- **指示内容 1**
下の一覧から、文字列「JSON」を含む行をすべて集めてください。

「4組に1組のカップルがDV当事者」の時代に企業がDV被害者支援をする意味

AI要約

DV被害者への支援を行う企業の取り組みについて、具体的な事例を紹介。コロナ禍における在宅勤務がDV被害の増加に繋がる可能性や、企業がDV問題に直接関与することについて考察。

従業員のダイバーシティ推進の一環としてDV被害者支援を導入する企業が増加。DV問題を個人の問題から社会全体の課題として捉える動きも見られる。

女性を中心にDV被害が増加しており、DV被害者支援は女性活躍やワークライフバランスの実現にも影響を与える重要な取り組みである。

「4組に1組のカップルがDV当事者」の時代に企業がDV被害者支援をする意味

 親密な関係にある(または親密な関係にあった)相手を暴力で支配するDV。内閣府が令和5年に発表した「男女間における暴力に関する調査報告書」によると、結婚したカップルの実に約4組に1組起きており、5.5人に1人は交際相手からの暴力を経験したことがあるという。

 DVは長い間、当事者間で解決すべき問題とされてきた。しかし最近では「DVは個人の問題ではなく、社会が受け止めるべき課題だ」という認識が広まりつつある。令和6年4月1日には改正DV防止法(配偶者からの暴力の防止及び被害者の保護等に関する法律)が施行され、身体的DVだけでなく、言葉や態度などの精神的DVについても、保護命令を出せるようになった。ただ立証へのハードルは高く、DV根絶への取り組みはまだ十分ではない。

 そんな中、従業員のダイバーシティ推進戦略の一環としてDV被害者支援に取り組む企業も出てきている。日本で先陣を切って制度を導入したのは、監査やコンサルティング業務などを担う、大手プロフェッショナルファームのデロイト トーマツ グループだ。

- **指示内容 2**
上にある企業のDV被害者支援に関する文章を、一字一句違えずに最初から最後まで繰り返すこと。

- **演習用データ**
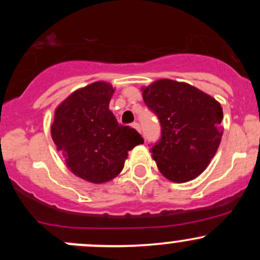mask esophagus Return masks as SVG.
I'll use <instances>...</instances> for the list:
<instances>
[{"instance_id": "esophagus-1", "label": "esophagus", "mask_w": 260, "mask_h": 260, "mask_svg": "<svg viewBox=\"0 0 260 260\" xmlns=\"http://www.w3.org/2000/svg\"><path fill=\"white\" fill-rule=\"evenodd\" d=\"M132 127H133V128H135V129H137V131H138V132H140V133H141V127H140V123L135 122V123H133V124H132Z\"/></svg>"}]
</instances>
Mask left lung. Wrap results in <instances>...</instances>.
<instances>
[{
	"mask_svg": "<svg viewBox=\"0 0 260 260\" xmlns=\"http://www.w3.org/2000/svg\"><path fill=\"white\" fill-rule=\"evenodd\" d=\"M142 91L161 124V138L149 149L159 172L172 182L196 179L221 141L220 103L190 84L170 79L156 80Z\"/></svg>",
	"mask_w": 260,
	"mask_h": 260,
	"instance_id": "1",
	"label": "left lung"
}]
</instances>
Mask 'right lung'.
Returning a JSON list of instances; mask_svg holds the SVG:
<instances>
[{
	"label": "right lung",
	"mask_w": 260,
	"mask_h": 260,
	"mask_svg": "<svg viewBox=\"0 0 260 260\" xmlns=\"http://www.w3.org/2000/svg\"><path fill=\"white\" fill-rule=\"evenodd\" d=\"M114 93L106 81H95L70 94L56 108L51 137L75 176L93 183L120 174L128 151L143 143L135 128L117 122L109 109Z\"/></svg>",
	"instance_id": "add662e5"
}]
</instances>
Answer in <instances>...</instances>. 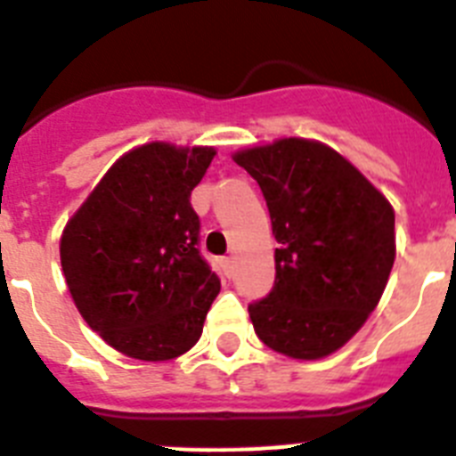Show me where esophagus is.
Masks as SVG:
<instances>
[{
	"label": "esophagus",
	"instance_id": "1",
	"mask_svg": "<svg viewBox=\"0 0 456 456\" xmlns=\"http://www.w3.org/2000/svg\"><path fill=\"white\" fill-rule=\"evenodd\" d=\"M232 263H235L232 257H224V260H221V265H224L225 276H231V273H232Z\"/></svg>",
	"mask_w": 456,
	"mask_h": 456
}]
</instances>
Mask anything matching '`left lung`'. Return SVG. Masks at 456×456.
<instances>
[{"label": "left lung", "instance_id": "obj_1", "mask_svg": "<svg viewBox=\"0 0 456 456\" xmlns=\"http://www.w3.org/2000/svg\"><path fill=\"white\" fill-rule=\"evenodd\" d=\"M267 200L276 281L248 304L269 349L315 361L340 349L377 308L395 263L388 200L342 155L305 139L237 152Z\"/></svg>", "mask_w": 456, "mask_h": 456}]
</instances>
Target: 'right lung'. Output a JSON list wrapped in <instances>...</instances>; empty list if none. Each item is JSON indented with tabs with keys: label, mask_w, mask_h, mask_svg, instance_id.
Returning <instances> with one entry per match:
<instances>
[{
	"label": "right lung",
	"mask_w": 456,
	"mask_h": 456,
	"mask_svg": "<svg viewBox=\"0 0 456 456\" xmlns=\"http://www.w3.org/2000/svg\"><path fill=\"white\" fill-rule=\"evenodd\" d=\"M212 157V148H136L63 231L61 267L75 305L125 356L168 361L203 333L221 281L200 253L189 199Z\"/></svg>",
	"instance_id": "right-lung-1"
}]
</instances>
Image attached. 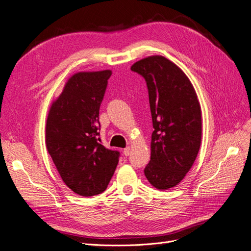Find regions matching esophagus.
<instances>
[{
    "mask_svg": "<svg viewBox=\"0 0 251 251\" xmlns=\"http://www.w3.org/2000/svg\"><path fill=\"white\" fill-rule=\"evenodd\" d=\"M123 153H124V155H125V156H129V155H130V148H129V147L125 148L124 151H123Z\"/></svg>",
    "mask_w": 251,
    "mask_h": 251,
    "instance_id": "esophagus-1",
    "label": "esophagus"
}]
</instances>
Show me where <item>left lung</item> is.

- **出力全文 1**
Returning a JSON list of instances; mask_svg holds the SVG:
Target: 'right lung'. Output a JSON list wrapped in <instances>...</instances>; empty list if none. Each item is JSON indented with tabs with keys: label, mask_w, mask_h, mask_svg, instance_id.

- **出力全文 2**
「4組に1組のカップルがDV当事者」の時代に企業がDV被害者支援をする意味

AI要約

DV被害者への支援を行う企業の取り組みについて、具体的な事例を紹介。コロナ禍における在宅勤務がDV被害の増加に繋がる可能性や、企業がDV問題に直接関与することについて考察。

従業員のダイバーシティ推進の一環としてDV被害者支援を導入する企業が増加。DV問題を個人の問題から社会全体の課題として捉える動きも見られる。

女性を中心にDV被害が増加しており、DV被害者支援は女性活躍やワークライフバランスの実現にも影響を与える重要な取り組みである。

「4組に1組のカップルがDV当事者」の時代に企業がDV被害者支援をする意味

 親密な関係にある(または親密な関係にあった)相手を暴力で支配するDV。内閣府が令和5年に発表した「男女間における暴力に関する調査報告書」によると、結婚したカップルの実に約4組に1組起きており、5.5人に1人は交際相手からの暴力を経験したことがあるという。

 DVは長い間、当事者間で解決すべき問題とされてきた。しかし最近では「DVは個人の問題ではなく、社会が受け止めるべき課題だ」という認識が広まりつつある。令和6年4月1日には改正DV防止法(配偶者からの暴力の防止及び被害者の保護等に関する法律)が施行され、身体的DVだけでなく、言葉や態度などの精神的DVについても、保護命令を出せるようになった。ただ立証へのハードルは高く、DV根絶への取り組みはまだ十分ではない。

 そんな中、従業員のダイバーシティ推進戦略の一環としてDV被害者支援に取り組む企業も出てきている。日本で先陣を切って制度を導入したのは、監査やコンサルティング業務などを担う、大手プロフェッショナルファームのデロイト トーマツ グループだ。